BÓL NÓG. CZY TO MIAŻDŻYCA?
Jedną z częstych dolegliwości, skłaniających nas do szukania pomocy lekarskiej, jest ból nóg. Może on być spowodowany wieloma przyczynami. Do najczęstszych należą: niewydolność żył kończyn dolnych, zwykle związana z obecnością żylaków, choroba zwyrodnieniowa lub dyskopatia kręgosłupa, stany po urazach czy zwyrodnienia stawów.
Istotną grupą patologii, powodujących ból kończyn dolnych, są choroby tętnic. Tętnice są naczyniami krwionośnymi, prowadzącymi krew bogatą w tlen i składniki odżywcze, do wszystkich narządów i tkanek organizmu, w tym do mięśni nóg. Często nie pamiętamy o tętnicach, ponieważ położone są głęboko, zwykle pomiędzy mięśniami i nie są widoczne. W określonych miejscach, gdzie tętnice przebiegają bardziej powierzchownie (np. tętnica udowa w pachwinie), można wyczuć ich czynność pod postacią tętnienia, powodowanego przez pompę – serce.

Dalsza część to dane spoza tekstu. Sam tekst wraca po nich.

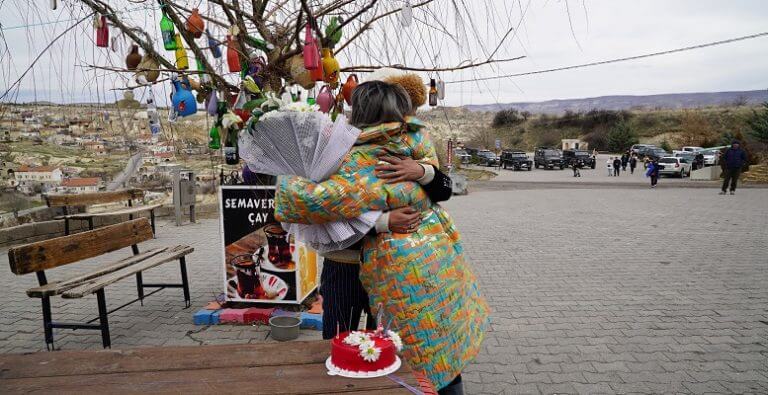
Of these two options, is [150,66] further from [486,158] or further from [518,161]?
[486,158]

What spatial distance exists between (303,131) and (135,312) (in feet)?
11.9

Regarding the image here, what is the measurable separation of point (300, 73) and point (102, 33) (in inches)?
45.2

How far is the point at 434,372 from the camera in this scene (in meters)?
2.05

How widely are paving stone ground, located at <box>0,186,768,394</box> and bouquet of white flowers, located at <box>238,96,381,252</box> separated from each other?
65.7 inches

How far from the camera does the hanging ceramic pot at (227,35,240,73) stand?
317 centimetres

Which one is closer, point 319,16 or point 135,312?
point 319,16

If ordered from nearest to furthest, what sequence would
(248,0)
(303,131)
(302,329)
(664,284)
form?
(303,131), (248,0), (302,329), (664,284)

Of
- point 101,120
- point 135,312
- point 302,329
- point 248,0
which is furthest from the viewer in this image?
point 135,312

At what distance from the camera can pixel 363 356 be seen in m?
1.62

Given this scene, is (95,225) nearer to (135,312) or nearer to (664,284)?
(135,312)

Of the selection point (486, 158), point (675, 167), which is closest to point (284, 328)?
point (675, 167)

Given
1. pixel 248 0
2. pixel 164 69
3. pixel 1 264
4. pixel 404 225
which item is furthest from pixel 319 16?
pixel 1 264

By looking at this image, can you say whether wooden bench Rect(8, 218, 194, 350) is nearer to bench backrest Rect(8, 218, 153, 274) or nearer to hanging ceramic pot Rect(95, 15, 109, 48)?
bench backrest Rect(8, 218, 153, 274)

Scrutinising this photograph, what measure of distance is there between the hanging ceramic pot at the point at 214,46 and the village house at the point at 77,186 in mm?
5528
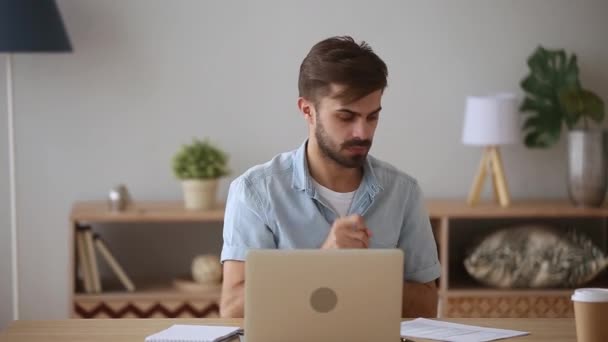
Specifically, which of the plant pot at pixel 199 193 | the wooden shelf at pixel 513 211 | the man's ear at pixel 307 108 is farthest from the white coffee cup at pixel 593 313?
the plant pot at pixel 199 193

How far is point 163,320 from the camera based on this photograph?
244 cm

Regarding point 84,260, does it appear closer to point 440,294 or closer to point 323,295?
point 440,294

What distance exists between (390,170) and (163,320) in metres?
0.76

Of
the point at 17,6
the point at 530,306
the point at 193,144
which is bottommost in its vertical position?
the point at 530,306

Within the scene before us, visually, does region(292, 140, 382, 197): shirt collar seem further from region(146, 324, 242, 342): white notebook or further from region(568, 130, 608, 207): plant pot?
region(568, 130, 608, 207): plant pot

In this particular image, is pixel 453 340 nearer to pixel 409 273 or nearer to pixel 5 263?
pixel 409 273

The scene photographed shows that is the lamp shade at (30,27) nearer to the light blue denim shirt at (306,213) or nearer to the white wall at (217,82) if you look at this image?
the white wall at (217,82)

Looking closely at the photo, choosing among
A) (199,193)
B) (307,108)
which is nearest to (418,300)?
(307,108)

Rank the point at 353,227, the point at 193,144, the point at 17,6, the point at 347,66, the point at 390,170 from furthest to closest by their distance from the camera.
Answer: the point at 193,144 < the point at 17,6 < the point at 390,170 < the point at 347,66 < the point at 353,227

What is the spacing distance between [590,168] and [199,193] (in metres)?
1.53

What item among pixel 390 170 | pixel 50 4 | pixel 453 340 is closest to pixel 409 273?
pixel 390 170

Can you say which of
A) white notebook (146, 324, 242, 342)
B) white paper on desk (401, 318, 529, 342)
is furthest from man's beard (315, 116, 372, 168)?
white notebook (146, 324, 242, 342)

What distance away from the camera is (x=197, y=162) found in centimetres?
418

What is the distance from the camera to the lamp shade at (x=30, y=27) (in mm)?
3986
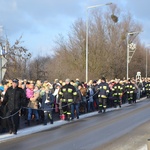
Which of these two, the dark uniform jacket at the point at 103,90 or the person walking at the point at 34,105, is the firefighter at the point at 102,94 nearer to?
the dark uniform jacket at the point at 103,90

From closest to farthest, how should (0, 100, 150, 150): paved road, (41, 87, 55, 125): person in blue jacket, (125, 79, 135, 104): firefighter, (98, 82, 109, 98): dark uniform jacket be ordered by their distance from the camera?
(0, 100, 150, 150): paved road < (41, 87, 55, 125): person in blue jacket < (98, 82, 109, 98): dark uniform jacket < (125, 79, 135, 104): firefighter

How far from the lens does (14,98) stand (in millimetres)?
11641

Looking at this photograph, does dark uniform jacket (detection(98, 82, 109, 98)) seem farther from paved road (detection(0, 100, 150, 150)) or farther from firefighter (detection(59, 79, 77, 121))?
paved road (detection(0, 100, 150, 150))

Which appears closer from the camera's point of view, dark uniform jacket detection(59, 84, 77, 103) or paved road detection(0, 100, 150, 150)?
paved road detection(0, 100, 150, 150)

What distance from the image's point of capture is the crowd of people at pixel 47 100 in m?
11.7

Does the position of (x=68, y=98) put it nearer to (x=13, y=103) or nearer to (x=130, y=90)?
(x=13, y=103)

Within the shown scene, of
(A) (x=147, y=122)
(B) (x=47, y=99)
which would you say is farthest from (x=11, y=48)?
(A) (x=147, y=122)

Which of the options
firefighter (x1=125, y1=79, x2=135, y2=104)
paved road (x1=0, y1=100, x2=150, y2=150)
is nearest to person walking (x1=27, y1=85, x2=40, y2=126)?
paved road (x1=0, y1=100, x2=150, y2=150)

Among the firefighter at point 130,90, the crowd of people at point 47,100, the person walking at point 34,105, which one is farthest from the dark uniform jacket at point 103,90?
the firefighter at point 130,90

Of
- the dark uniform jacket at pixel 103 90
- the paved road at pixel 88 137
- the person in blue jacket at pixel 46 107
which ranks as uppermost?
the dark uniform jacket at pixel 103 90

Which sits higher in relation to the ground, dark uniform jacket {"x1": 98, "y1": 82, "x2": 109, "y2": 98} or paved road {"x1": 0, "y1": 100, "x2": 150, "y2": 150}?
dark uniform jacket {"x1": 98, "y1": 82, "x2": 109, "y2": 98}

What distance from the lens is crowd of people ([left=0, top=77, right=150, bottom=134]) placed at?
11742 millimetres

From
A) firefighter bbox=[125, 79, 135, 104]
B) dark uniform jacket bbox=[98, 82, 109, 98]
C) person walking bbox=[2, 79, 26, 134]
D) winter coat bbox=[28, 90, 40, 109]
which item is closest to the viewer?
person walking bbox=[2, 79, 26, 134]

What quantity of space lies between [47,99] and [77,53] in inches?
1167
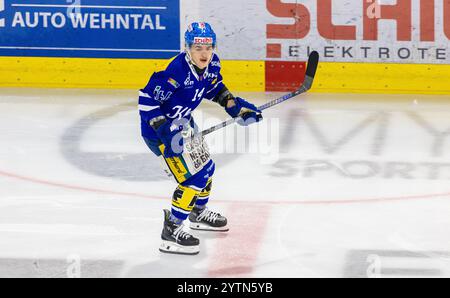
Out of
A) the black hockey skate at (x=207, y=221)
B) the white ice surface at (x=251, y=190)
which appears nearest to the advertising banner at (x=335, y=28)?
the white ice surface at (x=251, y=190)

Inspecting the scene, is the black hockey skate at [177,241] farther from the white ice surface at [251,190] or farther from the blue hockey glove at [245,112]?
the blue hockey glove at [245,112]

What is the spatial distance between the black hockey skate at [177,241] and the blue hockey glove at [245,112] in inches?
26.6

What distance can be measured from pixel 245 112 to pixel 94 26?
504 cm

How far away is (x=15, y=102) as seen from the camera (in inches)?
386

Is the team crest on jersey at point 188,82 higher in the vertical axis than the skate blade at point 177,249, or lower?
higher

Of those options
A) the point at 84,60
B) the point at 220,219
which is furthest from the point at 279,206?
the point at 84,60

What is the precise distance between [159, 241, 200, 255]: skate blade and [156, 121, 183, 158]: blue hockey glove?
464 mm

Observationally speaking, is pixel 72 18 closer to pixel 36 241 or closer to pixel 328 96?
pixel 328 96

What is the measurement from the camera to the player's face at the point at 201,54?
5461 millimetres

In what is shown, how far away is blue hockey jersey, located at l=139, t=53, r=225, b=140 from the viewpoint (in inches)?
213

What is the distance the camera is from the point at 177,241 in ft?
18.1

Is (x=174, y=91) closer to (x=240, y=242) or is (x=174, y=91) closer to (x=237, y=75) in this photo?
(x=240, y=242)
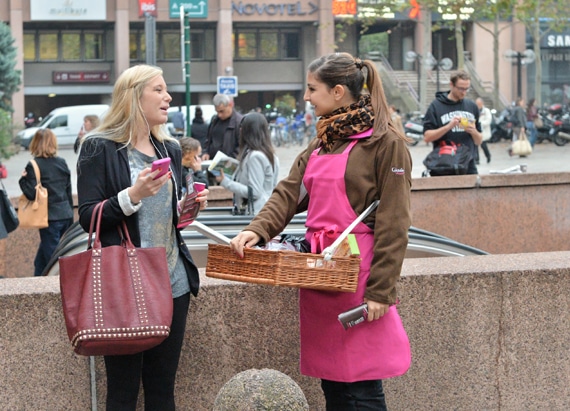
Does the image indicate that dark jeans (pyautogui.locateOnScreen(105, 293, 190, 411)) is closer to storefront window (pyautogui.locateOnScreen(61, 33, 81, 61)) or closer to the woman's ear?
the woman's ear

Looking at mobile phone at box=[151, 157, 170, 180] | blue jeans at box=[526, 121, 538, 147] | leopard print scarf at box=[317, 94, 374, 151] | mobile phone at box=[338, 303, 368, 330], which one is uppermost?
leopard print scarf at box=[317, 94, 374, 151]

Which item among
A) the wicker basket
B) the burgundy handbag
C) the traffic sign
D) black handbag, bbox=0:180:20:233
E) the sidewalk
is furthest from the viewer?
the sidewalk

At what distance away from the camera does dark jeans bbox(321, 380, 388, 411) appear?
3.92 m

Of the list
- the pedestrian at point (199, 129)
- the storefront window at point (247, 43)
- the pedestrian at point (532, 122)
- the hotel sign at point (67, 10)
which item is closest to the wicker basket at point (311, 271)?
the pedestrian at point (199, 129)

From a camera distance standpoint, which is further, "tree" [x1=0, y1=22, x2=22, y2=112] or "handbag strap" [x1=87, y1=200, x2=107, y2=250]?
"tree" [x1=0, y1=22, x2=22, y2=112]

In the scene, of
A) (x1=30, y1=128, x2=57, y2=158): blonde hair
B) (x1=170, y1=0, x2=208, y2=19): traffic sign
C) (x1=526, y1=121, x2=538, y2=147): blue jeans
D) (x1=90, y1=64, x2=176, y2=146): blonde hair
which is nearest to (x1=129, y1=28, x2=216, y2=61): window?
(x1=526, y1=121, x2=538, y2=147): blue jeans

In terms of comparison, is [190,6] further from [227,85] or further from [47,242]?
[47,242]

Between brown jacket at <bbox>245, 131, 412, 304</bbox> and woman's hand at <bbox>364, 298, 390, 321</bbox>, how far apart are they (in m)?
0.02

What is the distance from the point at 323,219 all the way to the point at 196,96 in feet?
194

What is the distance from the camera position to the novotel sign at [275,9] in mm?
60500

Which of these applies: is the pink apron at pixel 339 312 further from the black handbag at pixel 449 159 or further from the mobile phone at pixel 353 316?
the black handbag at pixel 449 159

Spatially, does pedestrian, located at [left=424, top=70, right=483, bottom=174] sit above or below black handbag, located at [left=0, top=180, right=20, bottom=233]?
above

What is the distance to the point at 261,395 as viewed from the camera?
3.45m

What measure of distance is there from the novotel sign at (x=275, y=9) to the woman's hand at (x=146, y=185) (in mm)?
57415
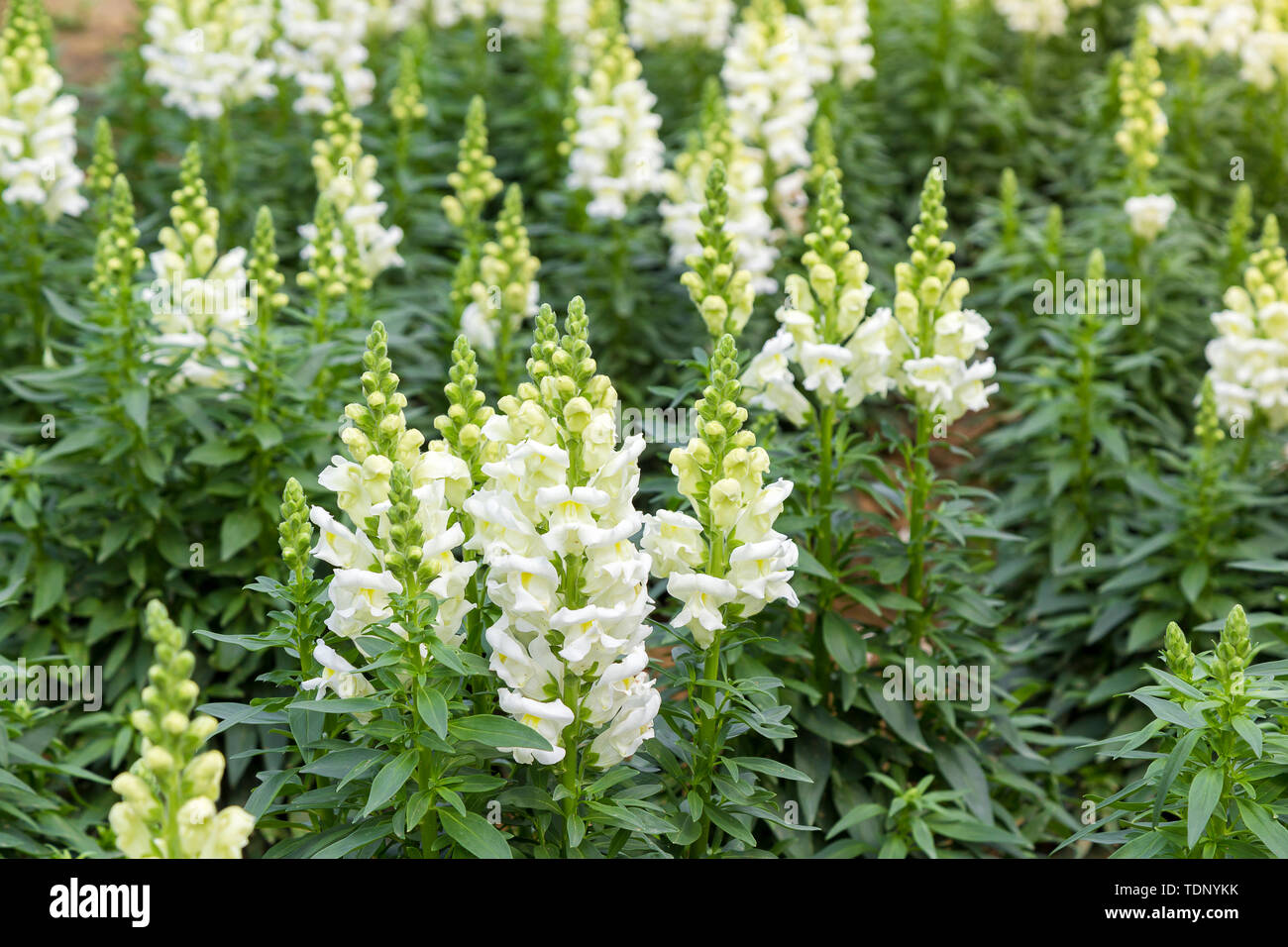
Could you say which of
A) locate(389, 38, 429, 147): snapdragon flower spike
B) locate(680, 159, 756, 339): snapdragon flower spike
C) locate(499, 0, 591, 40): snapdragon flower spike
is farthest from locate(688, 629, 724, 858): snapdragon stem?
locate(499, 0, 591, 40): snapdragon flower spike

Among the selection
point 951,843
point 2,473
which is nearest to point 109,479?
point 2,473

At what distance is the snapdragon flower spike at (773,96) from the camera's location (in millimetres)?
9180

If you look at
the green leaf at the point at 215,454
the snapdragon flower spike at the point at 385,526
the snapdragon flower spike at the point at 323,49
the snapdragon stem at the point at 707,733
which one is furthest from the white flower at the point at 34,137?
the snapdragon stem at the point at 707,733

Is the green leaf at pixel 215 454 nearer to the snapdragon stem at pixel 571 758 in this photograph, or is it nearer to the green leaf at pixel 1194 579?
the snapdragon stem at pixel 571 758

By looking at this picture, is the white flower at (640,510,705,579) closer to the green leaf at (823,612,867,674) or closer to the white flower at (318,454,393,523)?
the white flower at (318,454,393,523)

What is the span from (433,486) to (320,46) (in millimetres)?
6502

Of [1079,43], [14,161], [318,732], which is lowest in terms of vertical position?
[318,732]

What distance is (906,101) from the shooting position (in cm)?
1130

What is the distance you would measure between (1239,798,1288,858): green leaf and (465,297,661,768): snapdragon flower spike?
188 centimetres

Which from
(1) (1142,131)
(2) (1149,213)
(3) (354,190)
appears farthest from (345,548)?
(1) (1142,131)

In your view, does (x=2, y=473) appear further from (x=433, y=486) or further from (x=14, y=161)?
(x=433, y=486)

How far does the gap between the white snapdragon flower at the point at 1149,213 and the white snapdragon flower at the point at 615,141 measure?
2973 millimetres

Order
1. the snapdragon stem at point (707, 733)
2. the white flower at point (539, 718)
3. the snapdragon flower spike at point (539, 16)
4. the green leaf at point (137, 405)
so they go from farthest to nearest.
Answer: the snapdragon flower spike at point (539, 16) → the green leaf at point (137, 405) → the snapdragon stem at point (707, 733) → the white flower at point (539, 718)

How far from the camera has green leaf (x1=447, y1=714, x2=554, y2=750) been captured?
167 inches
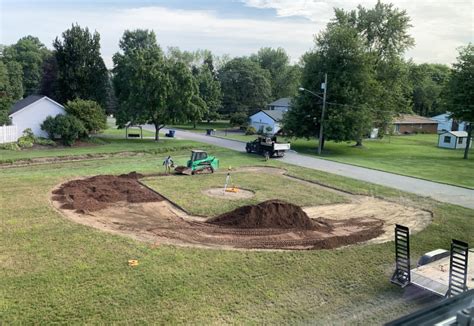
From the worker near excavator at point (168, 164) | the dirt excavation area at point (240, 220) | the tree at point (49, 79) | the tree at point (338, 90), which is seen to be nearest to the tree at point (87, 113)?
the worker near excavator at point (168, 164)

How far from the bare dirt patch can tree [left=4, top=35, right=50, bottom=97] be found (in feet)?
225

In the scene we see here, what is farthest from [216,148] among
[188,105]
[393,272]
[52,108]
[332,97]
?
[393,272]

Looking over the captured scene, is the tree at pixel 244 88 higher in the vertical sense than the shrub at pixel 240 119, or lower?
higher

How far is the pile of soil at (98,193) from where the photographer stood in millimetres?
16531

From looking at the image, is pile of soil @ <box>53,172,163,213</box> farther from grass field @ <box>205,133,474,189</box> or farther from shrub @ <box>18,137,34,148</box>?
grass field @ <box>205,133,474,189</box>

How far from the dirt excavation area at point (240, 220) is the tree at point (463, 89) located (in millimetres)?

Najczęstszą chorobą tętnic jest miażdżyca zarostowa, która, jeśli dotyka tętnic kończyn dolnych, nazywana jest chorobą tętnic obwodowych. Polega ona na stopniowym zwężaniu się tętnicy związanym z odkładaniem się złogów w jej ścianie i tworzeniem się blaszek miażdżycowych, które ostatecznie mogą całkowicie zatkać tętnicę. Można to porównać z odkładaniem się kamienia w rurach wodociągowych. Zmiany miażdżycowe rozwijają się również w tętnicach wieńcowych – zaopatrujących mięsień sercowy – czy doprowadzających krew do mózgu. Jeżeli do takich zwężeń dojdzie w tętnicach zaopatrujących mięśnie nóg, dopływ krwi, a co za tym idzie, zaopatrzenie mięśni w tlen i składniki odżywcze będą niewystarczające. Będzie się to objawiało szczególnie przy wysiłku, gdy zapotrzebowanie energetyczne tkanek wzrasta. Dlatego charakterystyczną cechą bólu niedokrwiennego, spowodowanego miażdżycą, jest jego pojawianie się podczas chodzenia. Ból ten zmusza chorego do zatrzymania się, po odpoczynku ustępuje do ponownego, zwykle już szybszego, pojawienia się bólu. Ból o takiej charakterystyce nazywamy chromaniem przestankowym, a odcinek, który chory może przejść do pojawienia się bólu – dystansem chromania.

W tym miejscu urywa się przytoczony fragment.